• **SHORT EXERCISE**
Copy out, word for word, the stretch of rows from the line containing "Which is the higher-placed" through the line containing "2.14 meters".
═══
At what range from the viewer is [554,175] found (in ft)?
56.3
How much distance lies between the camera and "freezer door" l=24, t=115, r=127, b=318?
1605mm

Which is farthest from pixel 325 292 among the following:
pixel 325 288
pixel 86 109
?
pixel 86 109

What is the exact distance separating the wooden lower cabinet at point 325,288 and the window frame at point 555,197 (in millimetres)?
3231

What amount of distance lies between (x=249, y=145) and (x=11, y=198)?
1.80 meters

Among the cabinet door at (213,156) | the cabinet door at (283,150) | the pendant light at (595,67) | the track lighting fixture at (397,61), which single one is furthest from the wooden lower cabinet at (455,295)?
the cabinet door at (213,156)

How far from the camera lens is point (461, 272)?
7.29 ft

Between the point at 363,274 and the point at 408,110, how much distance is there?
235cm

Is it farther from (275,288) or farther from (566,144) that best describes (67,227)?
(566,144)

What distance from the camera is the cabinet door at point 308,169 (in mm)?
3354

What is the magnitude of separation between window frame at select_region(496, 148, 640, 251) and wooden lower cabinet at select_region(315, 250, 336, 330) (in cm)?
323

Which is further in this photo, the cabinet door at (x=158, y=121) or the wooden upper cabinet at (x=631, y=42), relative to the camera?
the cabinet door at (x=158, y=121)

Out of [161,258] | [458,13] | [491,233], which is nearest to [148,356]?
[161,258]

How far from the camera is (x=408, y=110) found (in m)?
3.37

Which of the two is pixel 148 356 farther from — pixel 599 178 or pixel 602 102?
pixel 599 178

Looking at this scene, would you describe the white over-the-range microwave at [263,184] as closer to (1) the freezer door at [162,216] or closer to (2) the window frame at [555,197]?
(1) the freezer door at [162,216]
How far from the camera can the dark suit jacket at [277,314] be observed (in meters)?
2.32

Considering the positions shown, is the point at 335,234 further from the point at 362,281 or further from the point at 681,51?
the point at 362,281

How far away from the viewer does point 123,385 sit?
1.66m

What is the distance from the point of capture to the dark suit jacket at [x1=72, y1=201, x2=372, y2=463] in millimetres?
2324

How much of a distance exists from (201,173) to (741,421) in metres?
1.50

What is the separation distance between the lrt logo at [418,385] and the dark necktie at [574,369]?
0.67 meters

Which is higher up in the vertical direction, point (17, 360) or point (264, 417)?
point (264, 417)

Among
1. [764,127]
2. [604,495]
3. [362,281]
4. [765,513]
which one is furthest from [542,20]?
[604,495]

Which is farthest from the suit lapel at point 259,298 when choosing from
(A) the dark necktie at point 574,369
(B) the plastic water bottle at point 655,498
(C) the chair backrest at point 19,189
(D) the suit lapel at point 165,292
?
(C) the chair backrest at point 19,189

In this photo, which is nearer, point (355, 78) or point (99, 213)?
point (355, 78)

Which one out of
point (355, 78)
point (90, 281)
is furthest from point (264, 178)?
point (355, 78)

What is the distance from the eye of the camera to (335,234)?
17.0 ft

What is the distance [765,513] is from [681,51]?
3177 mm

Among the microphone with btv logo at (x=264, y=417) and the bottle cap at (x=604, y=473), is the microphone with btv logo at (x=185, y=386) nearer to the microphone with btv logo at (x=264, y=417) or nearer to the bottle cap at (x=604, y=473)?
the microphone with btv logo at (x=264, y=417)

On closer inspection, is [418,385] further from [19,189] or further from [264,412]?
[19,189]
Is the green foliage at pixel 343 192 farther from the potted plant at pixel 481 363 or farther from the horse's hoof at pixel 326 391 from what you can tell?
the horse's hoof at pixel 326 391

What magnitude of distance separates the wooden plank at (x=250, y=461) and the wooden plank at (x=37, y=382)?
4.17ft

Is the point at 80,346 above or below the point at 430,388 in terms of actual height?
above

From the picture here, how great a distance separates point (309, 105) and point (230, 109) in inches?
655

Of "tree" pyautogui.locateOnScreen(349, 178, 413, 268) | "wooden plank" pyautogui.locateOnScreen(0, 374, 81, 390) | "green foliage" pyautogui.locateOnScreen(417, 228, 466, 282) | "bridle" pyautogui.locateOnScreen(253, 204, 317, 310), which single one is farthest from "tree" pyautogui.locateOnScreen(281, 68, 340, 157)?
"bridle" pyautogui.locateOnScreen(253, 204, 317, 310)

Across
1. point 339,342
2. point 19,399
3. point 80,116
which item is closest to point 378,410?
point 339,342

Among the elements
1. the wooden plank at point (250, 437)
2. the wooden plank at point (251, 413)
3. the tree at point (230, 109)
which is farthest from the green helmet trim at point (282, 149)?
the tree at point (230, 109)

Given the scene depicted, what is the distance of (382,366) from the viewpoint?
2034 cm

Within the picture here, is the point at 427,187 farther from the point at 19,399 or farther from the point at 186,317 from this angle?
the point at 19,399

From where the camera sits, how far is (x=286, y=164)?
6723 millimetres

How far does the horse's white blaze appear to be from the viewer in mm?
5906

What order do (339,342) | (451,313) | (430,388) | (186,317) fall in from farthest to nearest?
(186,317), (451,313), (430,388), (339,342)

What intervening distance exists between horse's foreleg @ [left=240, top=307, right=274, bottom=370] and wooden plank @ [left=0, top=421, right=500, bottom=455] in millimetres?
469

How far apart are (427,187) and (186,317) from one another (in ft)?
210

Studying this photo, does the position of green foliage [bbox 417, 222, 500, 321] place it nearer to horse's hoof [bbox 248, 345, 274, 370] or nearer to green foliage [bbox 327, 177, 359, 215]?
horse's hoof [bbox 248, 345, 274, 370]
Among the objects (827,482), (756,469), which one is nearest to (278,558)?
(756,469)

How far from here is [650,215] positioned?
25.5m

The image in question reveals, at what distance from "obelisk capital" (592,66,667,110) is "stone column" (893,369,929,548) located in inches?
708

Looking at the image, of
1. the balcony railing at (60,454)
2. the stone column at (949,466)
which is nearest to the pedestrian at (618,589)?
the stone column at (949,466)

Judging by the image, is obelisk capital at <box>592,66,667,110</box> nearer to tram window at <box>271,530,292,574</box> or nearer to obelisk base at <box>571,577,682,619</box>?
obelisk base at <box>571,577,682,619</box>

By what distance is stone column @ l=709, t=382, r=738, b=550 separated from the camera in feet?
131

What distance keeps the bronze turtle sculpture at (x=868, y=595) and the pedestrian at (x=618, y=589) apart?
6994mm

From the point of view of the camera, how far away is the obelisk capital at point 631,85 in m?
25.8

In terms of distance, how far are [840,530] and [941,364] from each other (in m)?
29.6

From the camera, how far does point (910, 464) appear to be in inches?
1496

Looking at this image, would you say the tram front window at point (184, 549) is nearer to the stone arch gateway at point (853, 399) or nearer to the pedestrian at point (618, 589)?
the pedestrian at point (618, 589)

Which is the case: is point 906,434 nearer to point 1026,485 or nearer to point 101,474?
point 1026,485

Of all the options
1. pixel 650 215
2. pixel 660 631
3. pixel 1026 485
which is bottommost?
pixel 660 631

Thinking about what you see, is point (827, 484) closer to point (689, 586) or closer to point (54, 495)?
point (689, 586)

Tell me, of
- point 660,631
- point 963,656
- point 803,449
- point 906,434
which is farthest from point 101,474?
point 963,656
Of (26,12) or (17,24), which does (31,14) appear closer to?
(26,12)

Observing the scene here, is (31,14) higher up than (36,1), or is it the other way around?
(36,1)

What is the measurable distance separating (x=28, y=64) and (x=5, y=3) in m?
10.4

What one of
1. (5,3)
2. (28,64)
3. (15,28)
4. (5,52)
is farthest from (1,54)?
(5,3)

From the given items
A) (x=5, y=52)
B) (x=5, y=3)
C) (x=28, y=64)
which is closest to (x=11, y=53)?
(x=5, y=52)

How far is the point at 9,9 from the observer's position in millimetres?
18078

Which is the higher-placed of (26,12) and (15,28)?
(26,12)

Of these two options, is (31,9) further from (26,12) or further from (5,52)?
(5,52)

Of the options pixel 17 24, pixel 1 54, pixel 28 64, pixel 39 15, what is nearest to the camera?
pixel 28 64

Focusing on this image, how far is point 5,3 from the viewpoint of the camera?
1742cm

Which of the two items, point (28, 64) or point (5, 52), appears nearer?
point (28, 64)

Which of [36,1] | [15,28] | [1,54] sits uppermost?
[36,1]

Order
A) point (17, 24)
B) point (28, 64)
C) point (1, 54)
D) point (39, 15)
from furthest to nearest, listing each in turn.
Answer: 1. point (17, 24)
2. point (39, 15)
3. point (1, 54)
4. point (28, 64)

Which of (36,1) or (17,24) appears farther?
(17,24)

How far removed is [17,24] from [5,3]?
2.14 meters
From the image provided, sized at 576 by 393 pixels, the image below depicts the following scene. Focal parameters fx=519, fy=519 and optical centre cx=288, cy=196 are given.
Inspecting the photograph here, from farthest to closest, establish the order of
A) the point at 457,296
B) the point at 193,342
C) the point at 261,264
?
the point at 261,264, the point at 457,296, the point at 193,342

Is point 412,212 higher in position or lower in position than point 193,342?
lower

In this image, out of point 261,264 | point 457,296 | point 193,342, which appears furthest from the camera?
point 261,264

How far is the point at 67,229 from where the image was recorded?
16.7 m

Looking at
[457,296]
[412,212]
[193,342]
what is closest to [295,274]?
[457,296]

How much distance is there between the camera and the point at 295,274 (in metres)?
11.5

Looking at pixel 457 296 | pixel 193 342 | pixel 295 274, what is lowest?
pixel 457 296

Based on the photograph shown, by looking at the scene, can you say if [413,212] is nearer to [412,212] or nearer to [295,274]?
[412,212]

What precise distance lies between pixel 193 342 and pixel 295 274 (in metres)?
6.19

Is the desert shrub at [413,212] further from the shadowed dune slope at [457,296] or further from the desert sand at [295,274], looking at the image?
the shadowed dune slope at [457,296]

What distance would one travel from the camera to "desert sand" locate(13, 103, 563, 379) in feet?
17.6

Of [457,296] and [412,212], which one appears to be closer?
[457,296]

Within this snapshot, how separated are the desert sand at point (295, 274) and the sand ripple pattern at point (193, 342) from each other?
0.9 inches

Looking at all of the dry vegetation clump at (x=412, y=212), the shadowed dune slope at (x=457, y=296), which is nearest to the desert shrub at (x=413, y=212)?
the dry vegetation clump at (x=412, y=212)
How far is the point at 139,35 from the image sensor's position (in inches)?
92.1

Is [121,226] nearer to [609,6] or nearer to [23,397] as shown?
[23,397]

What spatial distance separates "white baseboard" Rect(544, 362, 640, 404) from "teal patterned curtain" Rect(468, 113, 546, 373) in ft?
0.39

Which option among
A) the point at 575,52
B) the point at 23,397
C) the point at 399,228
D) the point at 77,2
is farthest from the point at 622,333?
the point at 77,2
═══
• **RESULT OF THIS EXERCISE**
Which is the higher-placed of (26,12) and (15,28)?
(26,12)

Of these two options, is (31,9) further from (26,12) or further from (5,52)?
(5,52)

Of the options pixel 17 24, pixel 1 54, pixel 28 64, pixel 39 15, what is nearest to the camera?
pixel 28 64

Focusing on this image, how far is point 5,3 from the viewpoint of the camera?
1742cm

Which of the two items, point (28, 64) or point (5, 52), appears nearer?
point (28, 64)

Which of [36,1] | [15,28] | [1,54] sits uppermost?
[36,1]

Order
A) point (17, 24)
B) point (28, 64)
C) point (1, 54)
D) point (39, 15)
from furthest to nearest, listing each in turn.
Answer: 1. point (17, 24)
2. point (39, 15)
3. point (1, 54)
4. point (28, 64)

Which of (36,1) or (17,24) appears farther?
(17,24)

How far removed is [17,24] from [5,3]?
2.14 meters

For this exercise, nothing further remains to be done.